Neural Extraction Framework logo Neural Extraction Framework

This week, I didn’t work much but performed the following tasks and observed the following things :

Entity mapping

Mapped URIs/URLs of articles to their labels(which are similar to the the article’s title) There are 2 such properties dbp:name and rdf:labels. Since I wasn’t able to see the property dbp:name on every article’s page in the dbpedia database, so went with rdf:labels instead.

PREFIX  rdfs:  <http://www.w3.org/2000/01/rdf-schema#>
 SELECT ?title
 WHERE { <http://dbpedia.org/resource/Berlin_Wall>
        rdfs:label ?title .
FILTER (lang(?title) = 'en')

Berlin Wall dbp:name property Fig1: Berlin Wall dbp:name property

Berlin Wall rdf:label property Fig2: Berlin Wall rdf:label property

Python Programming language dbp:p property Fig3: Python Programming language dbp:p property

Python Programming language rdf:label property Fig4: Python Programming language rdf:label property

But there were some articles which had very few or no properties.

No property about title/label/name of article Fig5: No property about title/label/name of article

No property about title/label/name of article Fig6: No property about title/label/name of article

Entity recognition and extraction

In our case, hyperlinks act as entities only, as stated in the goal of the problem statement: predicate resolution of wiki links among entities.

However, after scraping all the text of the article Berlin Wall, I used spaCy library to find the entities. I used to believe that in most cases named entity will be a hyperlink in the article but it was not fully true. It was found that many entities that were recognised by spaCy lib were also the hyperlinks, which we found by running the SPARQL query using dbo:wikiPageWikiLink, in the scraped text.
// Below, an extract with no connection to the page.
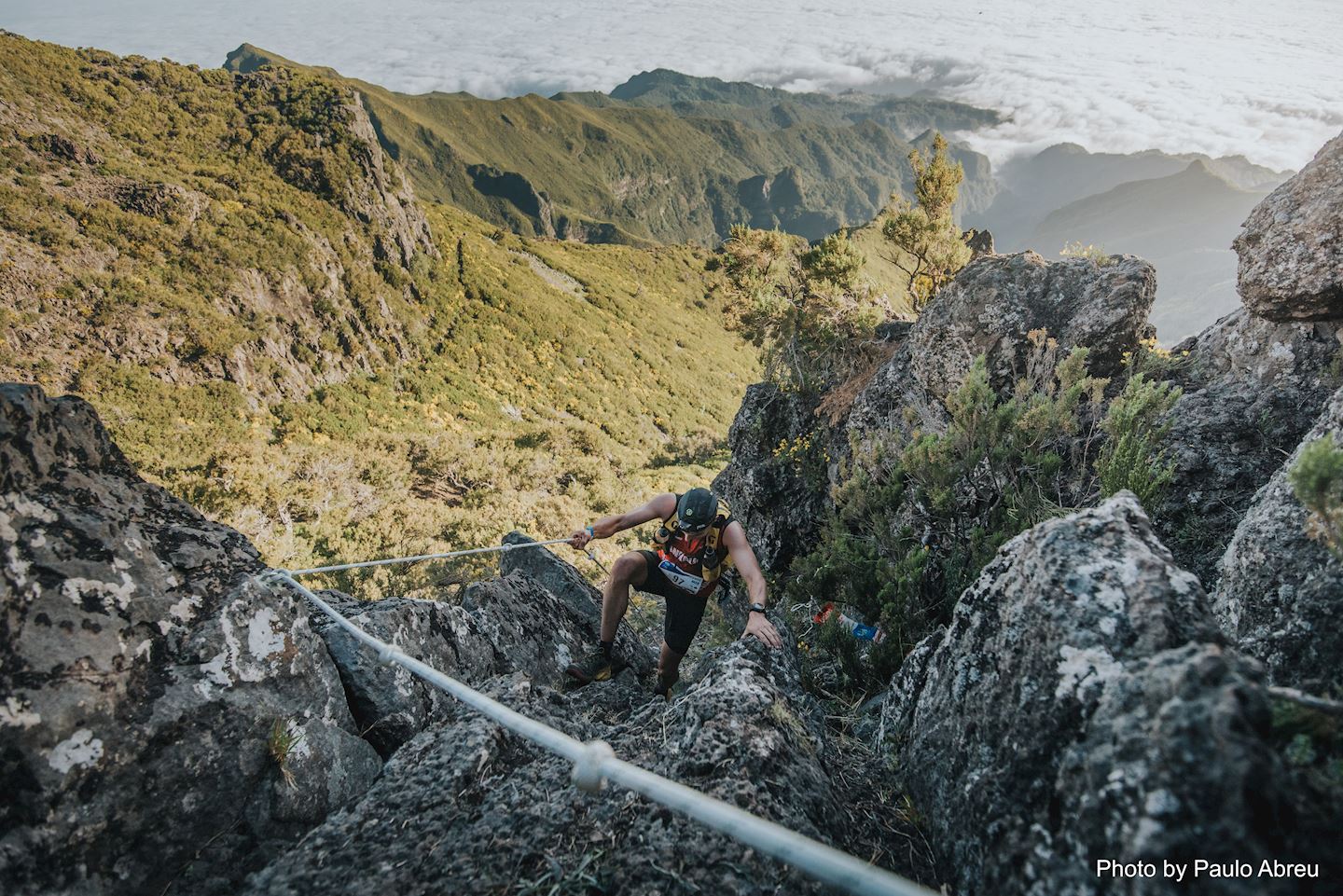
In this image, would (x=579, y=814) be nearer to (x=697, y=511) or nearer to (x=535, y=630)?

I extracted entities by 2 methods:

August didn’t come when we ran the SPARQL query but spaCy lib recogonised it as an entity.

SPARQL Query dbo:wikiPageWikiLink hyperlinks present in wikipedia article Fig7: SPARQL Query dbo:wikiPageWikiLink hyperlinks present in wikipedia article

SpaCy library for entity extraction and recognition Fig8: SpaCy library for entity extraction and recognition

I think that the entities which are not returned by the SPARQL query hold relatively less significance since we have to identify the relation between the articles(which are entities in our case)

Today I am looking into coreference resolution.